Für Hamburger Themen interessiert sich kaum einer an den Info-Tischen der SPD Altona. Was die Bürger vor der Wahl umtreibt, sind Praxisgebühr und Betriebsrenten

„Es müssen Inhalte auf den Tisch“, sagt Arno Münster und wirft noch ein paar Schlüsselanhänger auf den Tresen. Der Kandidat der SPD Altona-Altstadt baut den Infostand mit dem roten Sonnenschirm zwischen Discounter, Schlüsseldienst und SEB-Bank auf und erwartet einen neuen Ansturm der Stammwähler, die – wie abgesprochen – immer wieder Worte wie „Praxisgebühr“, „Betriebsrente“, „Agenda“ und „Ausländer“ sagen werden. An Infotischen wie diesem steht der Seismograf, mit dem Franz Müntefering im Hamburger Wahlkampf messen kann, wie sehr der Boden noch bebt unter der Partei der Neuen Mitte und der kleinen Leute.

Arno Münster spürt einen Trendwechsel in den vergangenen Tagen. Aber als Sozialdemokrat ist man bescheiden geworden nach dem Horror der letzten Monate: „Die Leute reden mit einem“, freut sich der Kandidat. Rotes Kernland ist das hier, der Wahlkreisabgeordnete heißt Olaf Scholz. Selbst im Hamburger Katastrophenjahr 2001 wählten im Viertel 40 Prozent die SPD; CDU und Schill-Partei lagen fast gleichauf bei 15, die Grünen kamen auf 18 Prozent. „Natürlich stehen wir auch hier, damit Frust abgeladen werden kann“, sagt Otto Schunke vom Distriktsvorstand. Er hört den Leuten lächelnd zu, bevor er zu antworten versucht. Die Älteren diskutieren am meisten, viele Jüngere hasten vorbei, einige wollen nur Kartenspiel, Kuli und Eiskratzer.

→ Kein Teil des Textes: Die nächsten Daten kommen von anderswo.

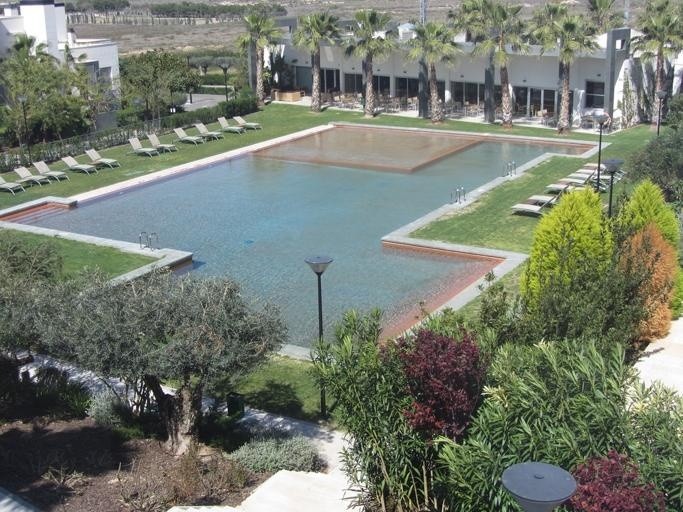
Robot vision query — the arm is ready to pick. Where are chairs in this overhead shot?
[0,115,262,195]
[509,161,626,216]
[331,87,548,122]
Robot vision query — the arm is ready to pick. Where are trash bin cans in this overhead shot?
[226,391,245,418]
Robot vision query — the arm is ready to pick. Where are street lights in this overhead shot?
[215,59,232,101]
[184,45,196,104]
[654,90,668,139]
[18,93,33,166]
[301,252,336,415]
[603,158,626,217]
[589,113,610,193]
[500,461,578,511]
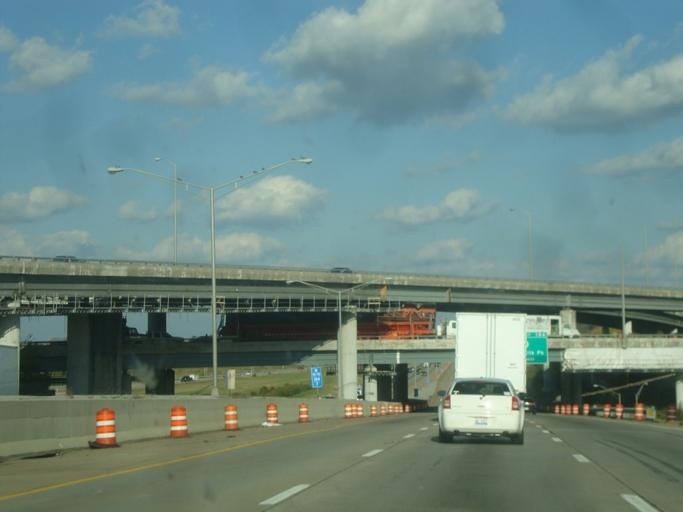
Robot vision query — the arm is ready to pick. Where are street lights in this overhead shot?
[591,383,622,405]
[153,153,178,265]
[101,156,315,393]
[506,206,536,279]
[633,382,650,405]
[607,196,630,349]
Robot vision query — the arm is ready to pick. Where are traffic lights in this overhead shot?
[309,366,323,388]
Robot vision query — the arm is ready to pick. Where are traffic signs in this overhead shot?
[524,332,547,366]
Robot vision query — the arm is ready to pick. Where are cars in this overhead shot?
[327,264,354,274]
[517,391,537,415]
[432,375,527,447]
[407,361,440,377]
[319,384,364,401]
[180,373,199,383]
[53,255,80,263]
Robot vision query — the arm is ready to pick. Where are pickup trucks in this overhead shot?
[125,327,148,339]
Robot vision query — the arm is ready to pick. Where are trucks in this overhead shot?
[453,308,528,396]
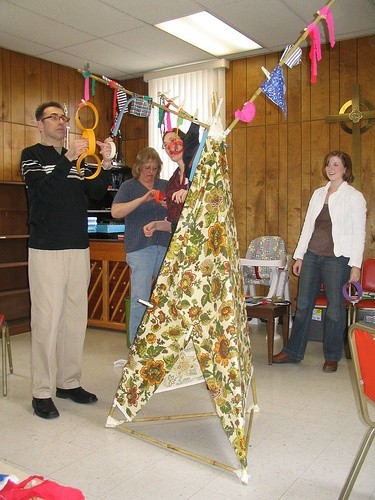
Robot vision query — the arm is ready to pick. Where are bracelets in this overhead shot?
[100,160,112,171]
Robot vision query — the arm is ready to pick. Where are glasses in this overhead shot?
[162,137,180,149]
[142,165,159,173]
[41,114,70,122]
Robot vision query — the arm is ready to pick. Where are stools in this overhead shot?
[0,313,14,396]
[246,303,290,365]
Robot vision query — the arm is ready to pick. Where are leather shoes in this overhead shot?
[32,397,59,418]
[323,360,337,372]
[272,351,300,364]
[56,386,98,403]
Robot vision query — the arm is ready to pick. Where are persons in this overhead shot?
[111,128,190,349]
[271,150,367,373]
[21,102,114,419]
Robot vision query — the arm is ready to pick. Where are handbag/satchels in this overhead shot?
[0,475,84,500]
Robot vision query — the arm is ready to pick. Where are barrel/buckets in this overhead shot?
[124,296,132,349]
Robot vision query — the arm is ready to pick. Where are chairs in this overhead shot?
[315,258,375,500]
[240,235,293,339]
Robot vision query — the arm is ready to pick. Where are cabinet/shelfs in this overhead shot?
[0,181,32,338]
[87,242,131,331]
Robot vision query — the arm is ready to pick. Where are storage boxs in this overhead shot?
[309,309,327,342]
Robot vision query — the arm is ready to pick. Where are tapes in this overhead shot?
[103,141,116,159]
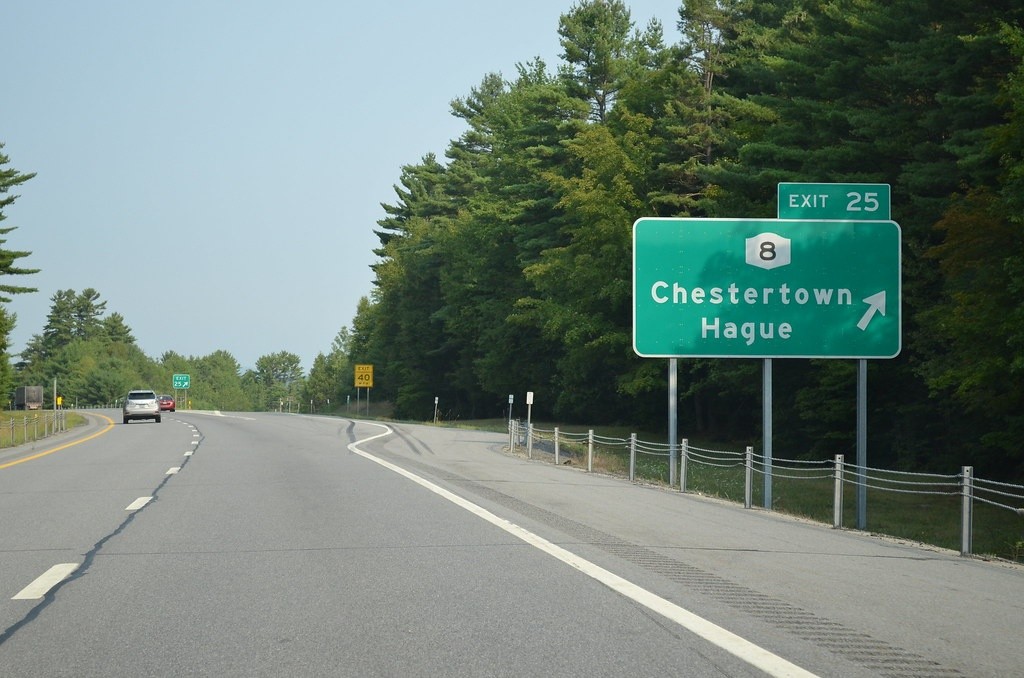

Manchem, der hängen bleibt zum Jammern, steht ein schweres Leben ins Gesicht geschrieben. Die Besserverdiener wohnen nicht hier beim Bahnhof, sondern in den Elbvororten. „Die SPD darf nicht der Liberalisierung hinterherlaufen. Es gibt immer mehr Verlierer. Die alte Rechnung: Aufschwung bedeutet mehr Arbeitsplätze, stimmt nicht mehr.“ Im Grunde sei das ein Problem, das eine Partei alleine gar nicht lösen könne. Mark Classen ist das junge Gesicht der SPD Altona-Altstadt. Er setzt auf Themen wie Kita-Chaos, Sozialabbau oder Skandal-Schill. Vor allem hat er es mit Kritikern der Gesundheitsreform zu tun. Und muss den Wuschelkopf hinhalten für eine Idee der Union: „Über allem liegt die Praxisgebühr.“ Immerhin – ein treuer Kunde lobt den Schröder-Nachfolger: „Müntefering, der kommt aus dem Arbeiterstamm. Hauptsache, er macht nicht so einen Abgang wie der Lafontaine.“ Für die Partei sei der Münte „prima“, sagt Classen.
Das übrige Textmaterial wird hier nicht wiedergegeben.